Crud seems to be the type of snow which divides people the most.
Some love it, some can’t stand it.
Crud is what happens near the end of the day when the everyone has cut up the snow and it has piled in some places creating lumps and has been swept clean in some places exposing the hard-packed snow beneath.
For some, this is a great chance to practise technique, jump and twist over the bumps, pick up speed in the smoother sections and spray their friends with the excess snow.
For others, it’s a nightmare combination of surfaces which hurts the knees, panics those who haven’t got to grips with their edges and tires the legs.
Whatever you think of it, it requires technique.
As with breakable crust, you’ll need lots of flex in your knees to deal with the sudden bumps.

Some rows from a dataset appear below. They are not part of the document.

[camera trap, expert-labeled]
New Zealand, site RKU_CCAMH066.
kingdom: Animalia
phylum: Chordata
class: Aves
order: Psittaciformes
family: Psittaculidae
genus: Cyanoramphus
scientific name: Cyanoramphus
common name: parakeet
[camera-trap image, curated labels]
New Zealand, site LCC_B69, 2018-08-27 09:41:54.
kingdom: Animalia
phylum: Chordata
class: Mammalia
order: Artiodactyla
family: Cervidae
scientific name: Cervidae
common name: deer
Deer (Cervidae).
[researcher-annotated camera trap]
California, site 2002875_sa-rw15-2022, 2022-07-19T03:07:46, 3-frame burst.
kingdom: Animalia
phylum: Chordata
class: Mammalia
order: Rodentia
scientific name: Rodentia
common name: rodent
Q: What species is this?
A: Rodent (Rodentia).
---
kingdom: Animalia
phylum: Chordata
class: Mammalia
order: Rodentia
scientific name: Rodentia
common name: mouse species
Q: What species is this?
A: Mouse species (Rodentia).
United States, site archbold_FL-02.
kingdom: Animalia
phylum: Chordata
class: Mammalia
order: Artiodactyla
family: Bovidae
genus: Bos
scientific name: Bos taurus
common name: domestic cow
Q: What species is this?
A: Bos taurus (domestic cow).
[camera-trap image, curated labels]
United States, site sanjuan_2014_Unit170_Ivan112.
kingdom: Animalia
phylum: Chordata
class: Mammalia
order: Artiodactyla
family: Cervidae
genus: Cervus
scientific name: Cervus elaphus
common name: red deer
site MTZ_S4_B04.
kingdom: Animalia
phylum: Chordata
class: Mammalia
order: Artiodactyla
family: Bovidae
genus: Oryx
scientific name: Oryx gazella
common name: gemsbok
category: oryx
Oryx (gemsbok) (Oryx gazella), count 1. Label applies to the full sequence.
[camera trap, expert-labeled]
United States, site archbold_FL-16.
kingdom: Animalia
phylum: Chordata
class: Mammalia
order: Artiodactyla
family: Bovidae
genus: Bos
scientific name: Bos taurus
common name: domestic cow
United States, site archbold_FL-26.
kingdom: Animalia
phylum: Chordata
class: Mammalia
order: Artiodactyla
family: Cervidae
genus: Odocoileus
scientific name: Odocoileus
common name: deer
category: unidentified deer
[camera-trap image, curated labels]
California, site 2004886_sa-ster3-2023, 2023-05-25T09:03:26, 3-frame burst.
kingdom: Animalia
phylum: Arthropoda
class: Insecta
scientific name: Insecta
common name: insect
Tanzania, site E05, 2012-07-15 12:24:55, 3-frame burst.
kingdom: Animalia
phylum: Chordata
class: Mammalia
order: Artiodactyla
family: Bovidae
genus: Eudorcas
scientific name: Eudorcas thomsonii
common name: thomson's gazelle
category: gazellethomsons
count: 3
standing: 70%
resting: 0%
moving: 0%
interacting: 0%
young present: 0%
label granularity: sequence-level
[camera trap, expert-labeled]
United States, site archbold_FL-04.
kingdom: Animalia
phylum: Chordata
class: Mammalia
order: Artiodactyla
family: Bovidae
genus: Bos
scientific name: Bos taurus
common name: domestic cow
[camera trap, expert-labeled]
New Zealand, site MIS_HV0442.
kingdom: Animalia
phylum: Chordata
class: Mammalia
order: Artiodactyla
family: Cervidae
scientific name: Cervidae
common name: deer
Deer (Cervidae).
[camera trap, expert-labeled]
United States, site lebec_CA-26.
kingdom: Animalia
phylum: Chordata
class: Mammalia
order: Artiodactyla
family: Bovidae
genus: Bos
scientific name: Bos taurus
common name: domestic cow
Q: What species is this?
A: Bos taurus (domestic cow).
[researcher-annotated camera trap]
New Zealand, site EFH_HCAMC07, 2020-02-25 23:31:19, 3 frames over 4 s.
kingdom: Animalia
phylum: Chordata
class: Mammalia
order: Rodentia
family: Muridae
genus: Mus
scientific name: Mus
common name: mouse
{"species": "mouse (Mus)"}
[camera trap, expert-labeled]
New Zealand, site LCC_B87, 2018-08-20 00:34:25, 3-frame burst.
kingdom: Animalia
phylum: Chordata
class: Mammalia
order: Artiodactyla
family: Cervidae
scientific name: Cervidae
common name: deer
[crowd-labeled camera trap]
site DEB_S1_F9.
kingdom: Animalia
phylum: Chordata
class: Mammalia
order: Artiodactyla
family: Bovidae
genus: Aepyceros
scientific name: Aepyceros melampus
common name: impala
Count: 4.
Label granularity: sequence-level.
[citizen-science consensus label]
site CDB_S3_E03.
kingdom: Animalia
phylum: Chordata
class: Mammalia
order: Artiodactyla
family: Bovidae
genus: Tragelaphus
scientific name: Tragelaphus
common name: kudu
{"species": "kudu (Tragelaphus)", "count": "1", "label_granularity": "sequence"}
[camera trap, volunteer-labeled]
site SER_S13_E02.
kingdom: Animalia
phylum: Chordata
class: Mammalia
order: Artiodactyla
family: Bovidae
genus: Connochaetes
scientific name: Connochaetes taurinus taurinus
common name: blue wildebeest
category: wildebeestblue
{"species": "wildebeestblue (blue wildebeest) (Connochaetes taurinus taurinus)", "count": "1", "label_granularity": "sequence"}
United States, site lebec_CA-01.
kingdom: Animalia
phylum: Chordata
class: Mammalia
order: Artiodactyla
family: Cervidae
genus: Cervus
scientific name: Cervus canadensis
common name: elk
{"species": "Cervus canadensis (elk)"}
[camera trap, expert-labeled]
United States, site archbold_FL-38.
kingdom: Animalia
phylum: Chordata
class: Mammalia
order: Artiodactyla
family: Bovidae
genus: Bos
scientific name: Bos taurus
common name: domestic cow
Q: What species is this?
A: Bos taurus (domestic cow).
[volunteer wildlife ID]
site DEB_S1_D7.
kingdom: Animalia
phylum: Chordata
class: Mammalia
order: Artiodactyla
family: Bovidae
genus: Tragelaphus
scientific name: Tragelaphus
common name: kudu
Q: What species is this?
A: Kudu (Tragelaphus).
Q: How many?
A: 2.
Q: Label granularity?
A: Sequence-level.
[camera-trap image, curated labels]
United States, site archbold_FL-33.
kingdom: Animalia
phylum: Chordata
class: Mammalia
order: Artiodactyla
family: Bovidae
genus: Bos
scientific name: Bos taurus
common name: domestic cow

If possible, get comfortable with your edges and keep your turns regular and smooth.
Easier said than done considering you’ll most likely encounter crud snow at the end of a long day.
The type of slope almost everyone dreads.
No matter if you’re a beginner or expert, an icy slope can present many problems.
Icy conditions are formed when snow is melted and refrozen so many times that the to layer becomes slick, slippery and smooth like glass.
Icy conditions also occur when there has been no new snow for a long time so the snow on the slopes has been compacted over and over leaving it very hard, solid and worn smooth.
An extreme version of hard-packed snow, if you will.
Skiing on ice requires a lot of edges to remain in control and not slide wildly through the turns.
Keeping your moves subtle and controlled is key to not losing grip and sliding down on your backside! Keeping almost all your weight on your outside ski will really help.
Having said that, some people prefer to skip the turns altogether. Icy slopes can be great for picking up speed if there aren’t many people around and lots of racers hope for icy conditions to reach top speeds.
It does make stopping an issue though…
Slush is a pretty easy one to both recognise and deal with.
It’s just snow which has started to melt, otherwise called “wet snow”.
Because it’s that much wetter, it’s also that much heavier and can stick to your skis, weighing you down.
You’ll need to keep your turns smooth and try to stay on edges to avoid wasting your energy.
Slush breaks up pretty easily so you won’t need to worry about hitting large chunks of solid snow and getting shocks up your shins.
Finally, a little bit of a different one to end on, artificial snow.
Most big resorts have snow cannons which are turned on at night if there hasn’t been much natural snowfall recently.
The snow cannons fire high-pressure water into the air when the air temperature is below zero.
The water freezes but, unlike snow which is made of crystals, man-made snow is just tiny round balls of semi-frozen water. Consequently, it’s very hard and solid.
Normally it’s fine in the morning but later in the day, when it has been compacted further by everyone skiing and boarding over the top, it can become very slippery.
It gains an icy consistency but doesn’t always look like ice so is much harder to prepare for.
As with icy conditions, you’ll need your edges and hopefully, your knees aren’t too tired because coming off a patch of icy artificial snow into a patch of compacted, solid artificial snow can be a very painful end to the day.